▸ **AVAILABLE DATA**:
——————
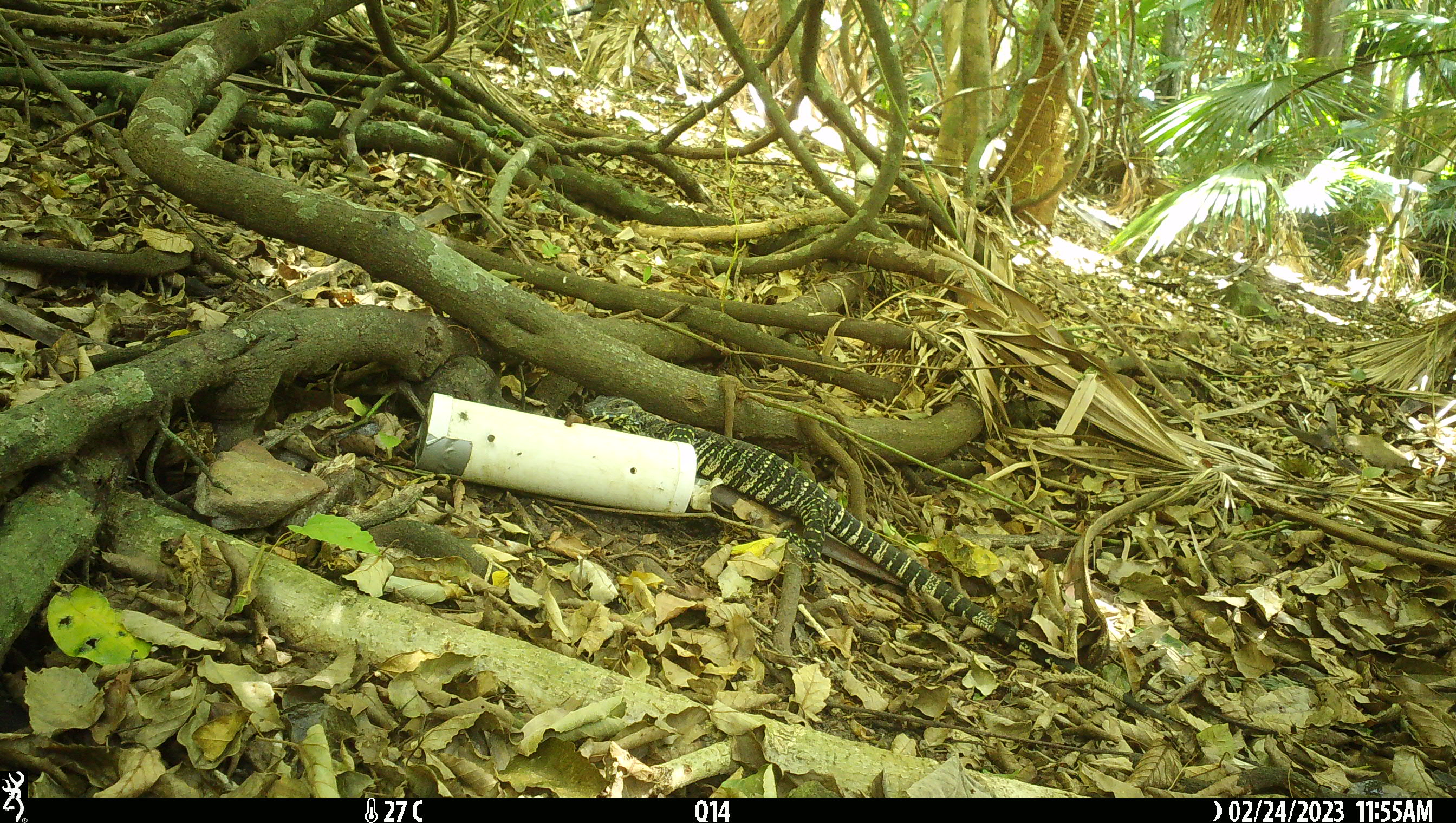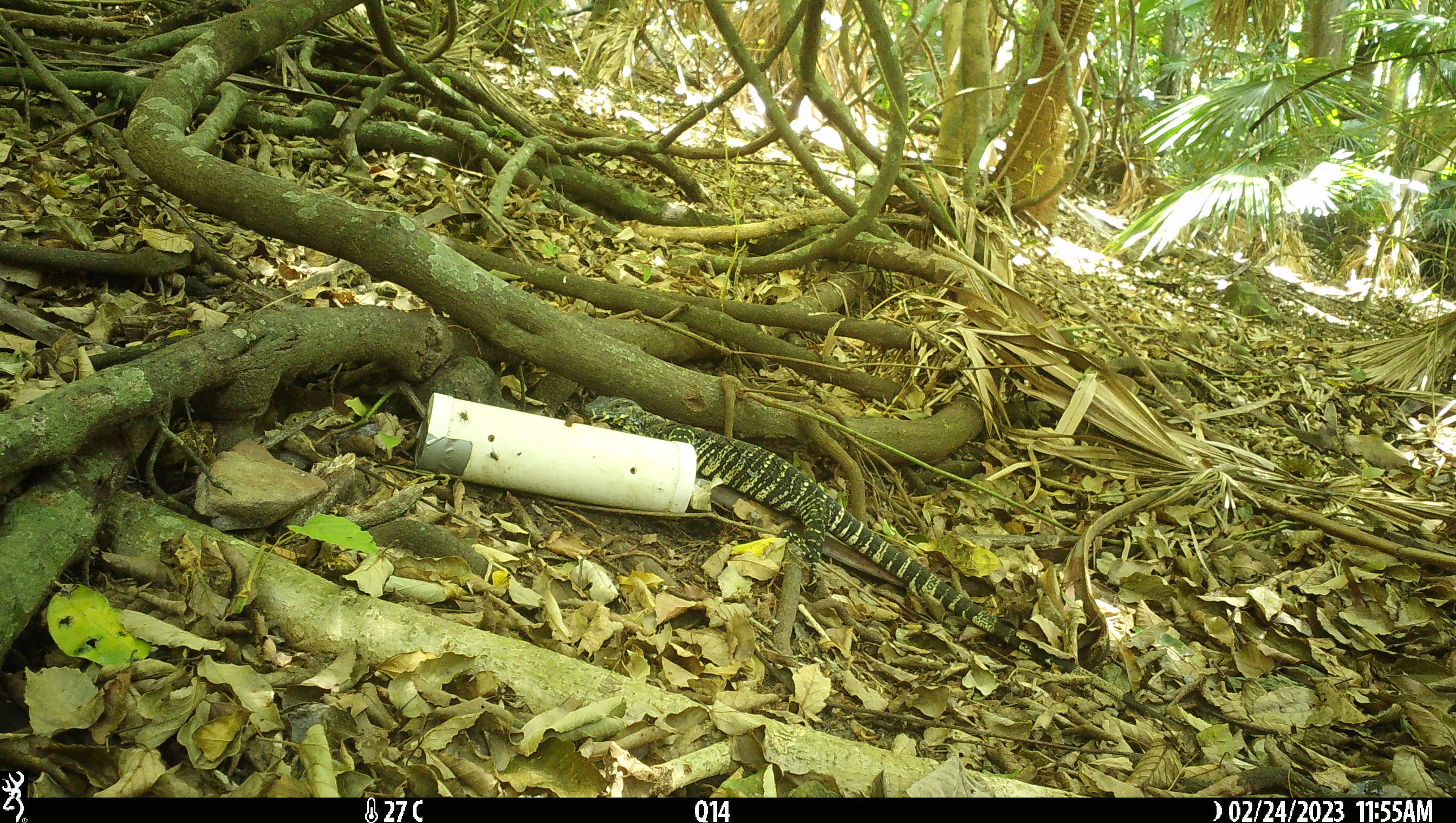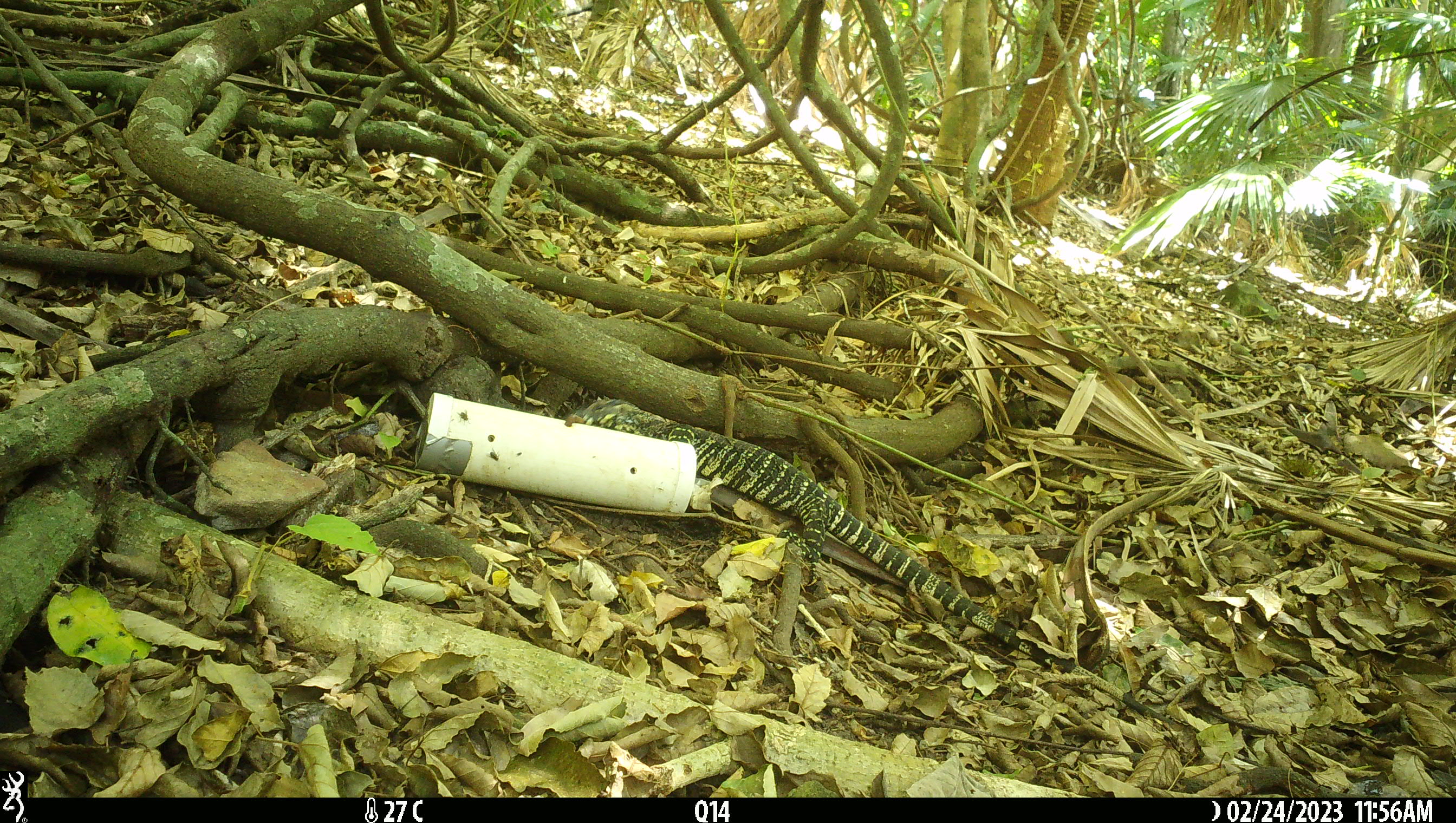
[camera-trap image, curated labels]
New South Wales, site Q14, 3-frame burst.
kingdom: Animalia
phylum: Chordata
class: Reptilia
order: Squamata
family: Varanidae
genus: Varanus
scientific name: Varanus varius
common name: lace monitor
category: goanna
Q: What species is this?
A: Goanna (lace monitor) (Varanus varius).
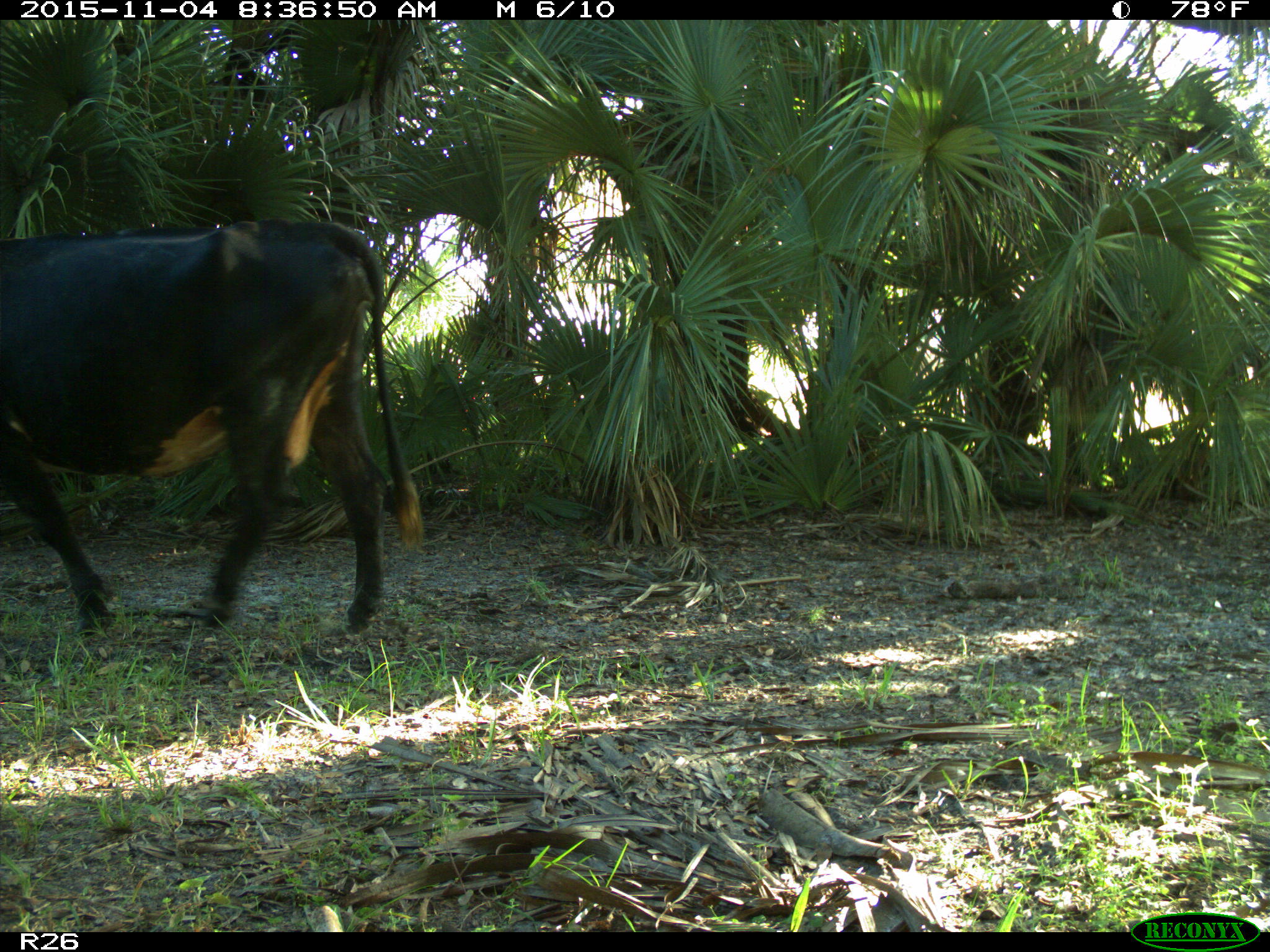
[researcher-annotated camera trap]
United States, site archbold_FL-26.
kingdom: Animalia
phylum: Chordata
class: Mammalia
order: Artiodactyla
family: Bovidae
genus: Bos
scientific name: Bos taurus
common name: domestic cow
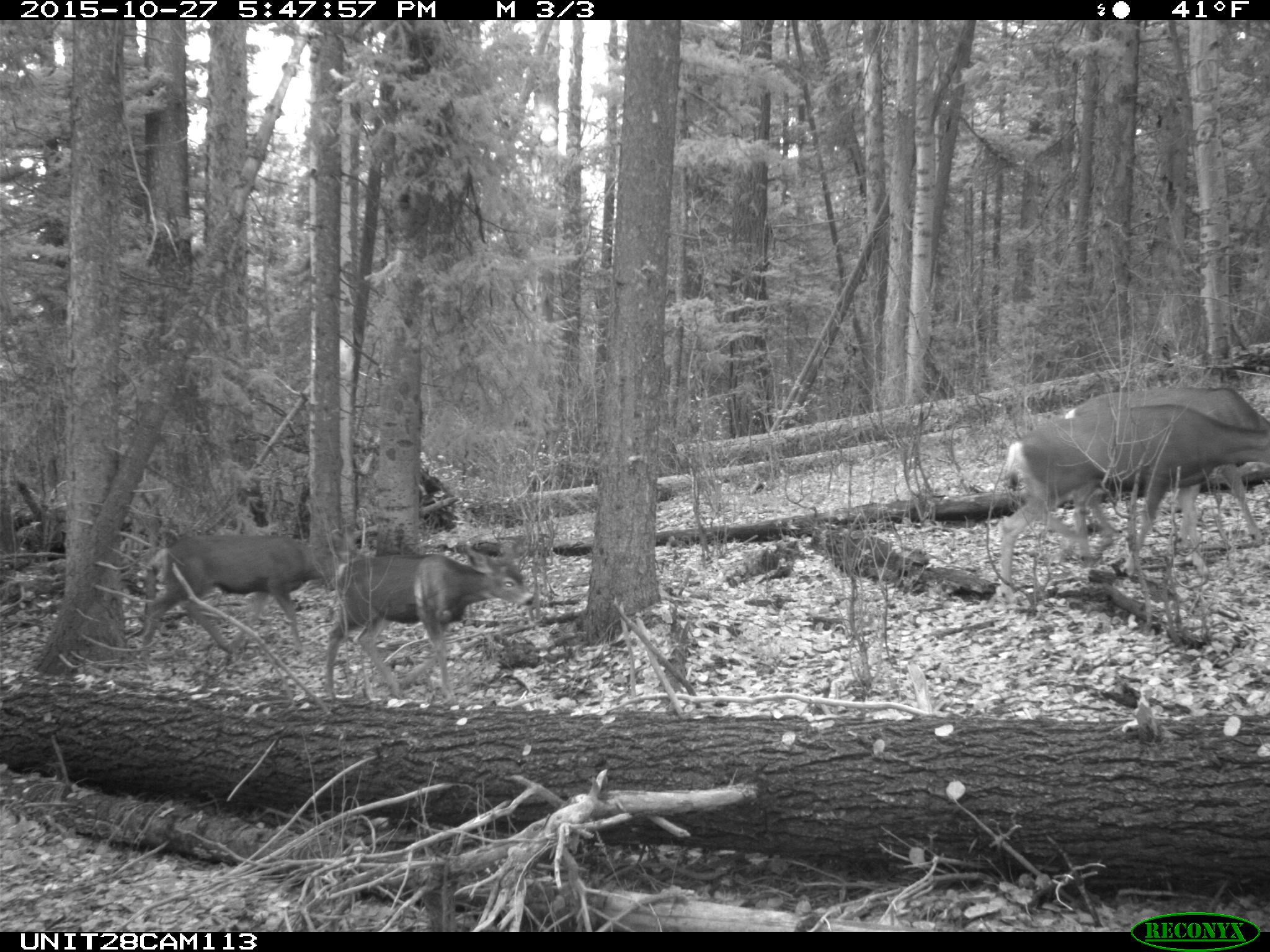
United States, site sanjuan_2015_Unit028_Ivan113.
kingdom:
——————
▸ **TASK TO COMPLETE**: Set every line of the records down again exactly, and exclude all pictures.

▸ **ANSWER TO THE PROBLEM**:
[camera-trap image, curated labels]
New South Wales, site Q14, 3-frame burst.
kingdom: Animalia
phylum: Chordata
class: Reptilia
order: Squamata
family: Varanidae
genus: Varanus
scientific name: Varanus varius
common name: lace monitor
category: goanna
Q: What species is this?
A: Goanna (lace monitor) (Varanus varius).
[researcher-annotated camera trap]
United States, site archbold_FL-26.
kingdom: Animalia
phylum: Chordata
class: Mammalia
order: Artiodactyla
family: Bovidae
genus: Bos
scientific name: Bos taurus
common name: domestic cow
United States, site sanjuan_2015_Unit028_Ivan113.
kingdom:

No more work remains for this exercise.